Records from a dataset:
>>>

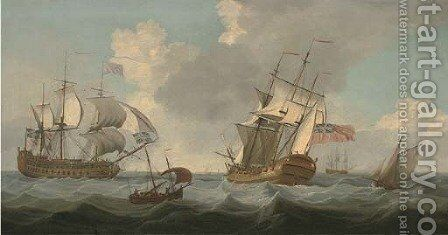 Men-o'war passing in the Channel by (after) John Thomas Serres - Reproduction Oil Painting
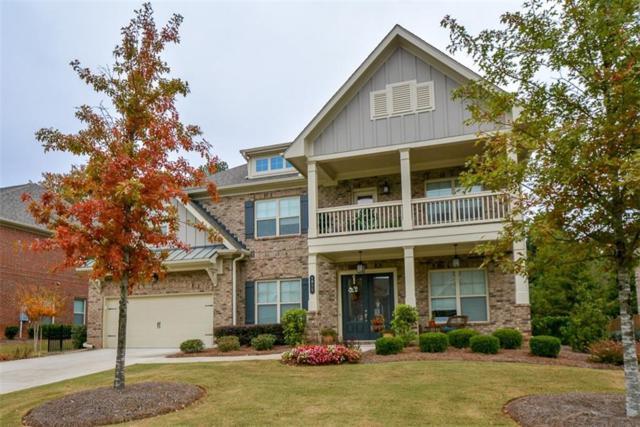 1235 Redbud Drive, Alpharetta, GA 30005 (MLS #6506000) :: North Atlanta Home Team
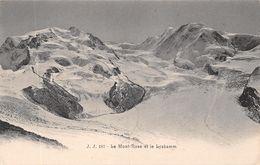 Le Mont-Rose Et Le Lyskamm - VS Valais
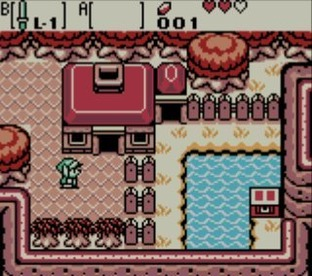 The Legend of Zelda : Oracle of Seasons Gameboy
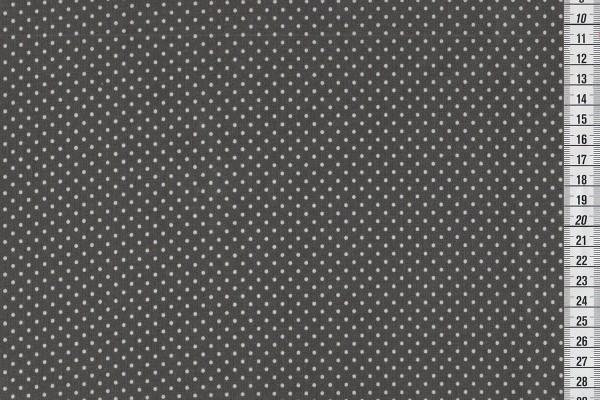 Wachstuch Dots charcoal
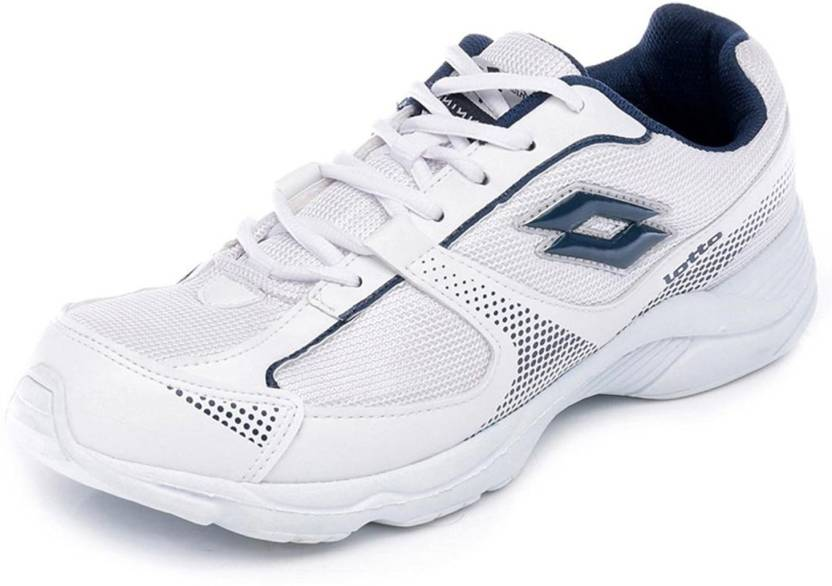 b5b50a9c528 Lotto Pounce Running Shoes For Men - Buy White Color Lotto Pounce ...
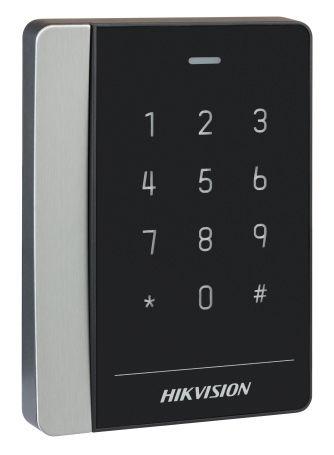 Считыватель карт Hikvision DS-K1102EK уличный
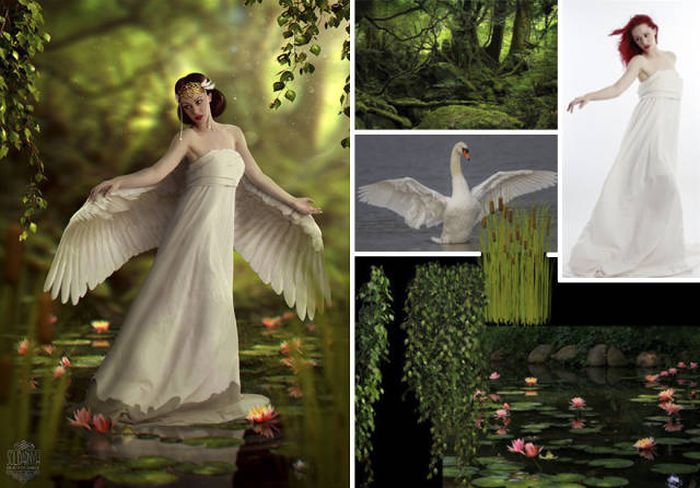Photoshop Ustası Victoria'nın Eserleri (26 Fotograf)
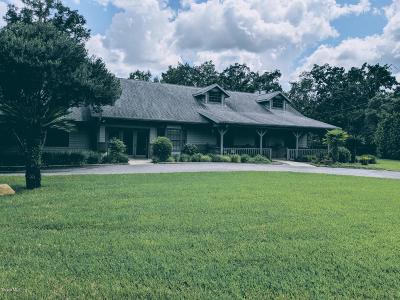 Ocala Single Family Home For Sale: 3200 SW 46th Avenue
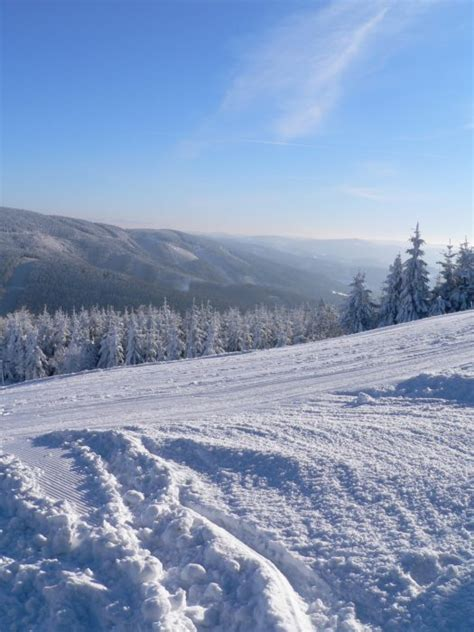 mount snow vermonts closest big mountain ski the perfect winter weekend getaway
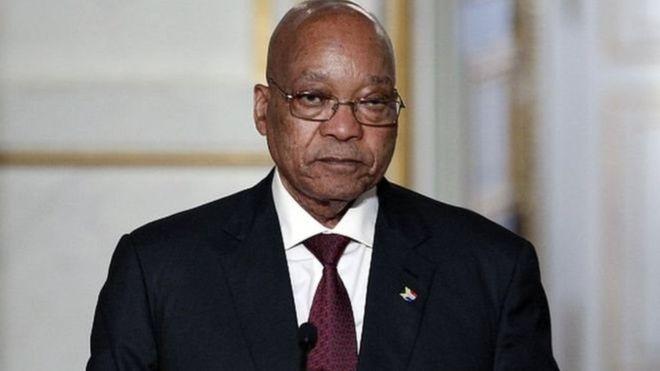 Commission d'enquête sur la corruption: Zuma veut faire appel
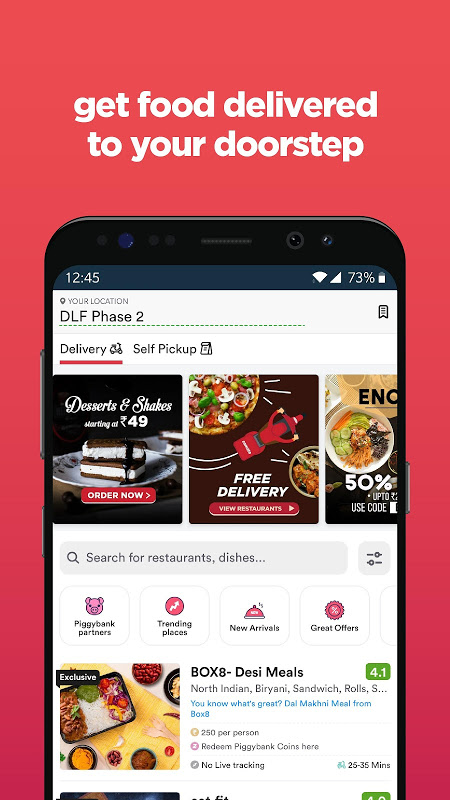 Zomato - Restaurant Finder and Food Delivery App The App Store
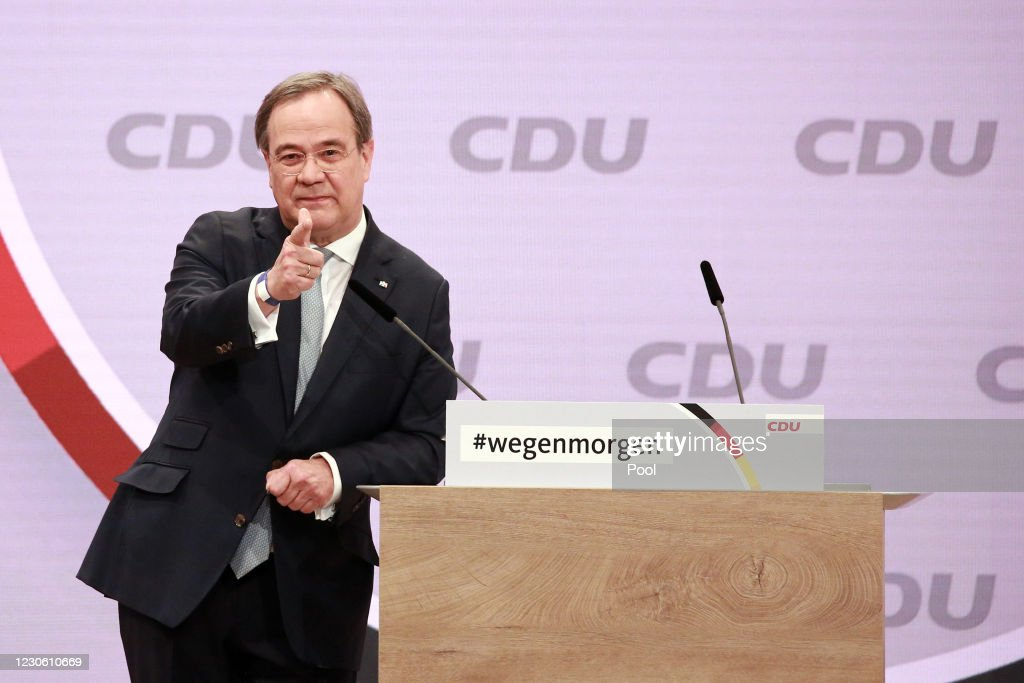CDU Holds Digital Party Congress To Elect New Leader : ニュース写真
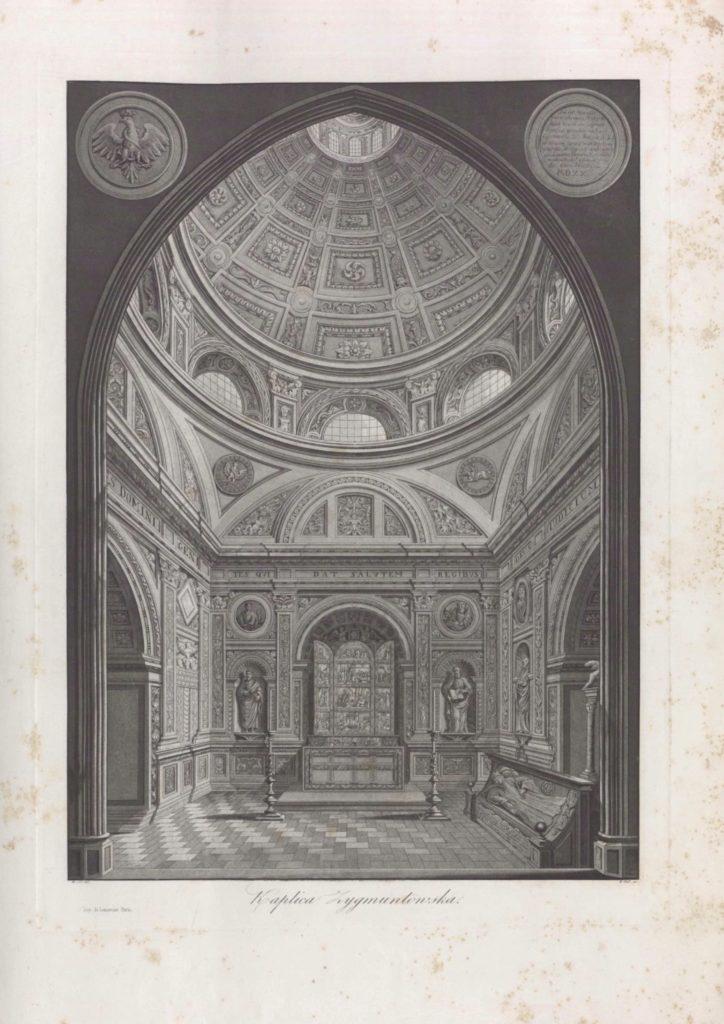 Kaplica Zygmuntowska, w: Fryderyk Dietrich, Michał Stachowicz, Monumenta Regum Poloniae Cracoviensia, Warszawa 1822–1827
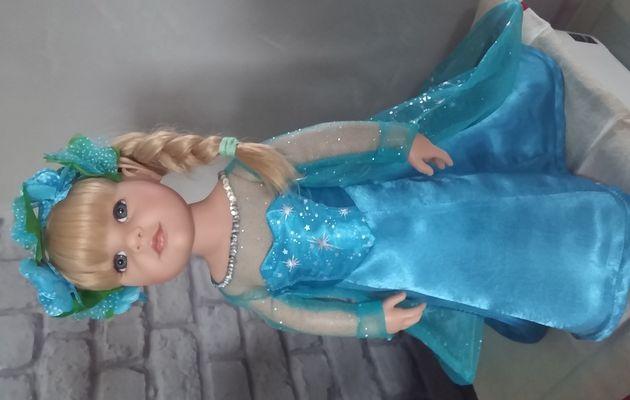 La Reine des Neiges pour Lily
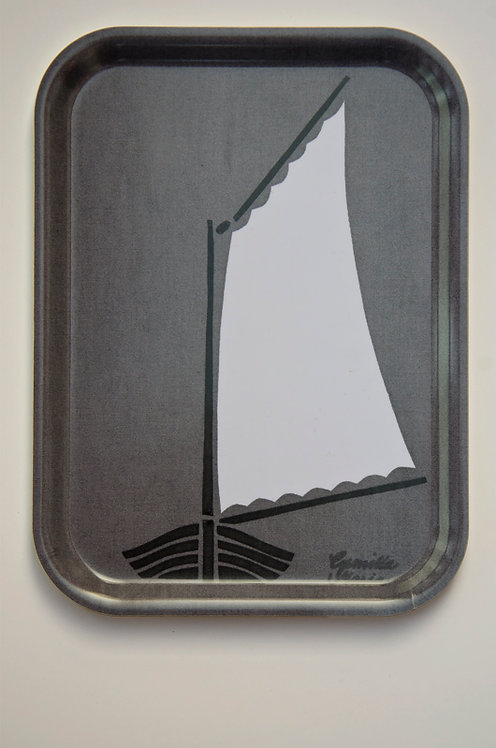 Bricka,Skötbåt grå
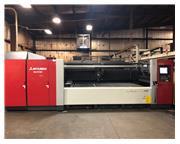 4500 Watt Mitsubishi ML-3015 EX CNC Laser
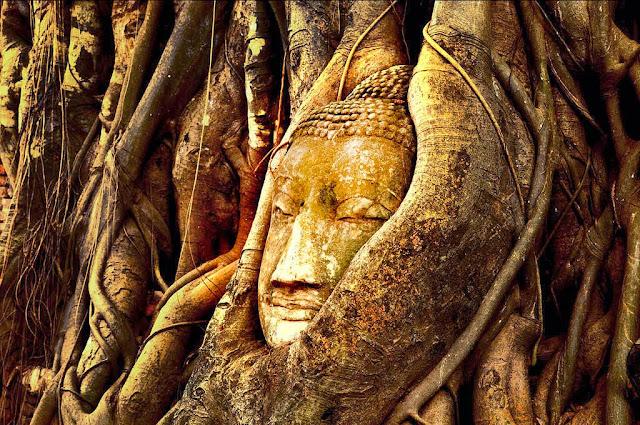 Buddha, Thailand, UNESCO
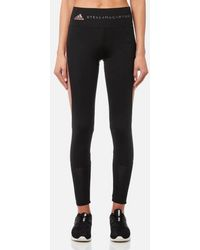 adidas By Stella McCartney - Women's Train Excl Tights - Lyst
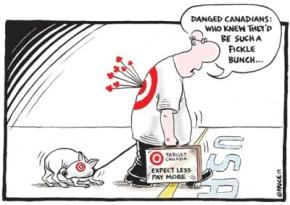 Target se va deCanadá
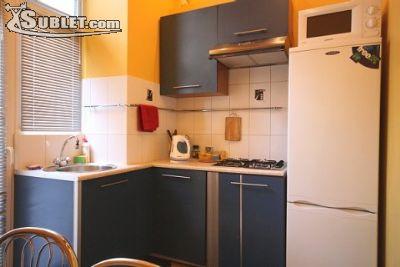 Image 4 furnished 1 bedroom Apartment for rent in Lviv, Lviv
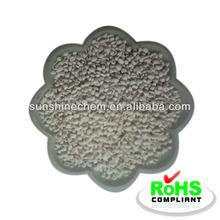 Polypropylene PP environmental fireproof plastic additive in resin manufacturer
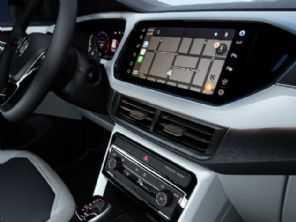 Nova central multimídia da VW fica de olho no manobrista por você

<<<

AIM OF THE EXERCISE — No picture belongs in the copy. Print every entry above exactly as it stands.

RESULT OF THIS TASK —
 Men-o'war passing in the Channel by (after) John Thomas Serres - Reproduction Oil Painting
 1235 Redbud Drive, Alpharetta, GA 30005 (MLS #6506000) :: North Atlanta Home Team
 Le Mont-Rose Et Le Lyskamm - VS Valais
 The Legend of Zelda : Oracle of Seasons Gameboy
 Wachstuch Dots charcoal
 b5b50a9c528 Lotto Pounce Running Shoes For Men - Buy White Color Lotto Pounce ...
 Считыватель карт Hikvision DS-K1102EK уличный
Photoshop Ustası Victoria'nın Eserleri (26 Fotograf)
 Ocala Single Family Home For Sale: 3200 SW 46th Avenue
 mount snow vermonts closest big mountain ski the perfect winter weekend getaway
 Commission d'enquête sur la corruption: Zuma veut faire appel
 Zomato - Restaurant Finder and Food Delivery App The App Store
CDU Holds Digital Party Congress To Elect New Leader : ニュース写真
 Kaplica Zygmuntowska, w: Fryderyk Dietrich, Michał Stachowicz, Monumenta Regum Poloniae Cracoviensia, Warszawa 1822–1827
 La Reine des Neiges pour Lily
 Bricka,Skötbåt grå
 4500 Watt Mitsubishi ML-3015 EX CNC Laser
 Buddha, Thailand, UNESCO
 adidas By Stella McCartney - Women's Train Excl Tights - Lyst
 Target se va deCanadá
 Image 4 furnished 1 bedroom Apartment for rent in Lviv, Lviv
 Polypropylene PP environmental fireproof plastic additive in resin manufacturer
 Nova central multimídia da VW fica de olho no manobrista por você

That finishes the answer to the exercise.